*Exercise requirements*
A - In the passage on heroism, who is named as having learned to revere Jesus as a Great Prophet?
B - How would you render this sentence from the passage on heroism in Spanish: "The very children loved to follow Him—to listen to His simple teachings, and to lisp His sacred name."
C - Can you summarize the passage on heroism in two sentences?

*Document text*
HEROISM
"Then rest, poor soul,
He bids you rest,
Nor tremble at the dread tomorrow;
Lean on Your Savior's willing breast,
And you shall know no care nor sorrow
No longer trust your tottering limb,
But cast your burdens all on Him
Who set His face to tread the blood-stained path,
And without murmur drained His Father's cup of wrath."
"As the time approached for Him to be taken up to heaven,
Jesus resolutely set out for Jerusalem." Luke 9:51
There must always be a feeling of sadness in bidding
farewell to a place where we have long sojourned, and with which is
interweaved many hallowed associations—the scenes of sunny childhood—the
hills on which we gazed—the stream which murmured tranquilly by the parental
home—the kind looks, and kind hearts, and kind words which throw a halo more
sacred still around the dwelling of our early youth.
Jesus, being Man, participating in all the tenderest
sensibilities of our nature, could not be altogether a stranger to similar
emotions. He is now about to bid farewell to scenes and localities with
which for thirty-three years of a mysterious life He had been familiar. The
last three of these, though saddened, as we have seen in the former Chapter,
by unbelief and impenitence, were yet linked with loving and momentous
memories. His words and deeds were embalmed in grateful remembrance in many
a town and fishing hamlet of Gennesaret. The dying, the dead, the sick, the
blind, the halt, the lame, had learned to revere Him as a Great Prophet, a
generous Philanthropist, a faithful Friend. The very children loved to
follow Him—to listen to His simple teachings, and to lisp His sacred name.
If He refused the offer of a crown, He was king in ten thousand hearts;
and heavily would the tidings have fallen on many, had they known the truth,
that this Great and Gracious Redeemer was about to depart from Galilee,
never again, except for the briefest of interviews, to return!
If it is sad, even with bright prospects before us, to
bid adieu to a home such as I have described, how are these feelings of
sadness augmented when that departure is accompanied with gloomy
forebodings, too truthful presentiments of evil and sorrow?—the knowledge
that there is but a step between the hallowed home-hearth and the chilling
blasts of a wintry unbefriending world? When the hand of death has entered a
household, and the widow and her orphans are forced adrift amid bleak
scenes and stinted comforts, who (save those who have felt it) can describe
the fond lingering look turned to the old dwelling, listening for the last
time to the murmur of its brook, the sunlight glancing amid the quivering
leaves, under whose shadow childhood has often loved to repose! The youth
leaves a father's roof under any circumstances with a drooping spirit. But
how are his regrets embittered when he knows that he is entering on a rough
and rugged path, about to exchange gentle looks and kind smiles—for frowns,
reproach, cold neglect, and insolent scorn!

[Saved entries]
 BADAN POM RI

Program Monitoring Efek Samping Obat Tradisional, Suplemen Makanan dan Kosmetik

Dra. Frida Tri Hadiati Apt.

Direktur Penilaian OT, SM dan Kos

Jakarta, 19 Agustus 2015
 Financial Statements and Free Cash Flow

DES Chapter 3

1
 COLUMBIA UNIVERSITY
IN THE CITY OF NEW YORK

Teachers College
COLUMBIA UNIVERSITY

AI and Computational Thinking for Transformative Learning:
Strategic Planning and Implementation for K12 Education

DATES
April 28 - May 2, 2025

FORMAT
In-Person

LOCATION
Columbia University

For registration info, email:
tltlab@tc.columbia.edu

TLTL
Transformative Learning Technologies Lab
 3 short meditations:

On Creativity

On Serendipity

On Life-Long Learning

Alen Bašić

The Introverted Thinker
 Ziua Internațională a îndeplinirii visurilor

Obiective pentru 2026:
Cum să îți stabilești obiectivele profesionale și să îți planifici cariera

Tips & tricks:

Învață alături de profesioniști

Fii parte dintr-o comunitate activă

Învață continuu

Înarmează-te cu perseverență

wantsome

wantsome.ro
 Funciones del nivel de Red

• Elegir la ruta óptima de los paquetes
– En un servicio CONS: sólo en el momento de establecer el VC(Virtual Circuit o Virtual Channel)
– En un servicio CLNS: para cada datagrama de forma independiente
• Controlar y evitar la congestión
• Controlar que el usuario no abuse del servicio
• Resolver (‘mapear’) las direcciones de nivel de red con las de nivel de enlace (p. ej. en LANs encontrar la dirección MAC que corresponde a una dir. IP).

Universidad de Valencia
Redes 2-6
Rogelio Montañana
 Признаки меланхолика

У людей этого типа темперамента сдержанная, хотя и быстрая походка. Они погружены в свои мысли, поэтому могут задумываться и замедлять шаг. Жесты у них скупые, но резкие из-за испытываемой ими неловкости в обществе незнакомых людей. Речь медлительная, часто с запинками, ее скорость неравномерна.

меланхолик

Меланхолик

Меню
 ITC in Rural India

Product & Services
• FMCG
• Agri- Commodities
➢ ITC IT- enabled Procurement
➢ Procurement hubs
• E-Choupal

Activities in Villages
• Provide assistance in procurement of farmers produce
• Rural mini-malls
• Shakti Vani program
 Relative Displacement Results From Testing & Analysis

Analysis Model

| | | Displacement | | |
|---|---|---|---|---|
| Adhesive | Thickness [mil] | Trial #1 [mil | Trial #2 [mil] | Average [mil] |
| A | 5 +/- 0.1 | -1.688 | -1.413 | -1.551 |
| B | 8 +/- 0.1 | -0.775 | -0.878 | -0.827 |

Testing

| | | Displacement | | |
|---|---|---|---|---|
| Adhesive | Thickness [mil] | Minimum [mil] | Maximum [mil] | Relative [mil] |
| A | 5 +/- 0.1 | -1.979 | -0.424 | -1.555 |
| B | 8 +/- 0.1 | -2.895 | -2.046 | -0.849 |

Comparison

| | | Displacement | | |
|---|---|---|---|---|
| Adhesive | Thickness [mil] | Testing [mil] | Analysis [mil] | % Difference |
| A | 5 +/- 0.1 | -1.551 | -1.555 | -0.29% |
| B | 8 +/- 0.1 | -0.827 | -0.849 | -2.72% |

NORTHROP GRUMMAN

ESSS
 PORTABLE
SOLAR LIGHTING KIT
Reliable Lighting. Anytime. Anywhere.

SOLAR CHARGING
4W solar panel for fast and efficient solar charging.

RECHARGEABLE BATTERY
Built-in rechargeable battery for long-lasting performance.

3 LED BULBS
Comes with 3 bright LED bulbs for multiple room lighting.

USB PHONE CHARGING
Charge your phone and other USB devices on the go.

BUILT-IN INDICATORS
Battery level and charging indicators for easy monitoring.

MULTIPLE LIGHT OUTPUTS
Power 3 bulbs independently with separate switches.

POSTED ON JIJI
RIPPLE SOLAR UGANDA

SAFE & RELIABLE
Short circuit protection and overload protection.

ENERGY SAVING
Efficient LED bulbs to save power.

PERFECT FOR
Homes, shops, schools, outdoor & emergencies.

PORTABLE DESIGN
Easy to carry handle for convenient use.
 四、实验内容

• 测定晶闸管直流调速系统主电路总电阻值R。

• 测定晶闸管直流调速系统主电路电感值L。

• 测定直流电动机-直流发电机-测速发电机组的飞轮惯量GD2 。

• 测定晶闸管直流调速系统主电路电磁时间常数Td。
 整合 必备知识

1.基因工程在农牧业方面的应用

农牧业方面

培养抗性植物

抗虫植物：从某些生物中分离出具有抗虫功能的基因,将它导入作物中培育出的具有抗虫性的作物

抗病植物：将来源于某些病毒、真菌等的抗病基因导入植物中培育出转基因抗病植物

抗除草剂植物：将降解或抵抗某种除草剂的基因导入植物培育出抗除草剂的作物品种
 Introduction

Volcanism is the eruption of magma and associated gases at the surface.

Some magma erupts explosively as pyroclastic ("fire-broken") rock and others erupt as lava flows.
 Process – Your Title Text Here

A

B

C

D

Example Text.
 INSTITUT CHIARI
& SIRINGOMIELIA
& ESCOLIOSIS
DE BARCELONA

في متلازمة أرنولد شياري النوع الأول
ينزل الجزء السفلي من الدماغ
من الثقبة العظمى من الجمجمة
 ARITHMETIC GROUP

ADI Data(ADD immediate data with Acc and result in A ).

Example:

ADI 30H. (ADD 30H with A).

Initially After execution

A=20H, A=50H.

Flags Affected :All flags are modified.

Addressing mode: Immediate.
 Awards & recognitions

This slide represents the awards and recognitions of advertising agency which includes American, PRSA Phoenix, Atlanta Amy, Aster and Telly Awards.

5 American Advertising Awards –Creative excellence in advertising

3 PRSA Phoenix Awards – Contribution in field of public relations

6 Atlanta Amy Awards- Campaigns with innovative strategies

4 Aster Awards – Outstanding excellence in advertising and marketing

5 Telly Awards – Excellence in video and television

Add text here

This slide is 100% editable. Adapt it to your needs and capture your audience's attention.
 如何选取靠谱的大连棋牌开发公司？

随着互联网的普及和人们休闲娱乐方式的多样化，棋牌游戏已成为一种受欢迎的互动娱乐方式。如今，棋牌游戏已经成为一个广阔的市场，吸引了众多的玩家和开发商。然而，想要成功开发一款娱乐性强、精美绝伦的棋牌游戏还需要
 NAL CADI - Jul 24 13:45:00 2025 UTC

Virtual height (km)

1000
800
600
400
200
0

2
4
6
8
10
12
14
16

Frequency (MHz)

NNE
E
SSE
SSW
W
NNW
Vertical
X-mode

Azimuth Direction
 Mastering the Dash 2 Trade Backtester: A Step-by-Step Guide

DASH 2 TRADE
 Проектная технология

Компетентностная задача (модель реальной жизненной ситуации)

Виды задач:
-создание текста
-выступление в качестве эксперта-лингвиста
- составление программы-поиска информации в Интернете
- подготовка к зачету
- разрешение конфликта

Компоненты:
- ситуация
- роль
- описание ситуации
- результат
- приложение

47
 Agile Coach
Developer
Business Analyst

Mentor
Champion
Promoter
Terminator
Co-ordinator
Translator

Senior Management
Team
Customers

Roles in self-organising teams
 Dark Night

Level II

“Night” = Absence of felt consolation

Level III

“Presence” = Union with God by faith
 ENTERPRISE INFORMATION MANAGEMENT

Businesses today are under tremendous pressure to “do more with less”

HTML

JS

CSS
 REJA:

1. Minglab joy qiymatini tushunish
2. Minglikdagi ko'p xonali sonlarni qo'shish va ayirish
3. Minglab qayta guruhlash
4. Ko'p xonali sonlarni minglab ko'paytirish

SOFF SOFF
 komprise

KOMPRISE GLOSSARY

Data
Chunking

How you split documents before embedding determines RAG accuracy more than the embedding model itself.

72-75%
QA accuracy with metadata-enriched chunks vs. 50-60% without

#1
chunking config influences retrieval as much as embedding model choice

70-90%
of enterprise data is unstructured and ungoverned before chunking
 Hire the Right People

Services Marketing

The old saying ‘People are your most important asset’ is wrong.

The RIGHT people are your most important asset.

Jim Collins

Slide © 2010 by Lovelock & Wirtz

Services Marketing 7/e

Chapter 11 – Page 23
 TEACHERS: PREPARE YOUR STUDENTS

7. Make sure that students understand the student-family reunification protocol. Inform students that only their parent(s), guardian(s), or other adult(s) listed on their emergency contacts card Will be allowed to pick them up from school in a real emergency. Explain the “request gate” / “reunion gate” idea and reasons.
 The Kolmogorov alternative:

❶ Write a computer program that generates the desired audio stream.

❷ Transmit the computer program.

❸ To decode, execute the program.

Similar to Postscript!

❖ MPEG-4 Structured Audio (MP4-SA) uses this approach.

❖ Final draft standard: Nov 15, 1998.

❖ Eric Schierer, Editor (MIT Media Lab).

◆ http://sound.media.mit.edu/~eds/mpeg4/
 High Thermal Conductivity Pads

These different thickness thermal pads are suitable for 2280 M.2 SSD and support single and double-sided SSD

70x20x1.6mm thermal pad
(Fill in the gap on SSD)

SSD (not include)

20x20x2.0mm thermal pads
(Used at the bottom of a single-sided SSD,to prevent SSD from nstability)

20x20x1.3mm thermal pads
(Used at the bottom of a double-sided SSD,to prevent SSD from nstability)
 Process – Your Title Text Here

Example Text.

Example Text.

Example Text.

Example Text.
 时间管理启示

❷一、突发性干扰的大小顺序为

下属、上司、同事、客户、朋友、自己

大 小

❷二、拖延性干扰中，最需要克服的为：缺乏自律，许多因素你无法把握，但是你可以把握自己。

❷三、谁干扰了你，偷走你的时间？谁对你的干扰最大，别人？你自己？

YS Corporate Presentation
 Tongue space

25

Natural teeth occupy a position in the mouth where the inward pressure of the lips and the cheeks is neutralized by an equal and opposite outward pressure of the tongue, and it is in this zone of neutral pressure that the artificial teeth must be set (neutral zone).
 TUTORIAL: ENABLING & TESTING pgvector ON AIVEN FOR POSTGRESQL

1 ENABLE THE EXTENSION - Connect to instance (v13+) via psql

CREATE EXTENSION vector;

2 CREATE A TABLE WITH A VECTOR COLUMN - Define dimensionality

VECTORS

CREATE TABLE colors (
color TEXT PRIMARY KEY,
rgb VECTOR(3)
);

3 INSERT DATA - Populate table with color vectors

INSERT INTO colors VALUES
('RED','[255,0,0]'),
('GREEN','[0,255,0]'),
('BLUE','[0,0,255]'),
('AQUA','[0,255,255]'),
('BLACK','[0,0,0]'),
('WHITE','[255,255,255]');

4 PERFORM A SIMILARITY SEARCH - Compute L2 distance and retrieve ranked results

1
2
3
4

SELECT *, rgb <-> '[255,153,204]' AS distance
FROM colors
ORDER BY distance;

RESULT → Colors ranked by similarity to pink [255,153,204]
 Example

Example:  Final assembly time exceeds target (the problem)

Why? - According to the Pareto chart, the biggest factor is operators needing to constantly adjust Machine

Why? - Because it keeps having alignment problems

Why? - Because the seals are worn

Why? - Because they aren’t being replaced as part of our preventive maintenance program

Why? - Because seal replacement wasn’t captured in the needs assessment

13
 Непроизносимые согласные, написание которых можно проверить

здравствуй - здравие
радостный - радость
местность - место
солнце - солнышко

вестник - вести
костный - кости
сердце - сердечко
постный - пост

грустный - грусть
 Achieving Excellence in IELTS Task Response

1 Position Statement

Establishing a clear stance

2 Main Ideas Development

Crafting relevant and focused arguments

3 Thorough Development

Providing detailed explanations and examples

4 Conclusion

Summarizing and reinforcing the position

*Task answers*
A - The dying, the dead, the sick, the blind, the halt, the lame

B - Los mismos niños amaban seguirlo: escuchar Sus sencillas enseñanzas y balbucear Su sagrado nombre.

C - Leaving a long-familiar home full of hallowed associations always brings sadness, and Jesus, being Man, could not have been a stranger to that feeling as he prepared to leave Galilee, where he was loved and revered. That sadness grows greater when a departure carries forebodings of evil and sorrow, as when a widow and her orphans are forced from their home or a youth leaves his father's roof for a rough and rugged path.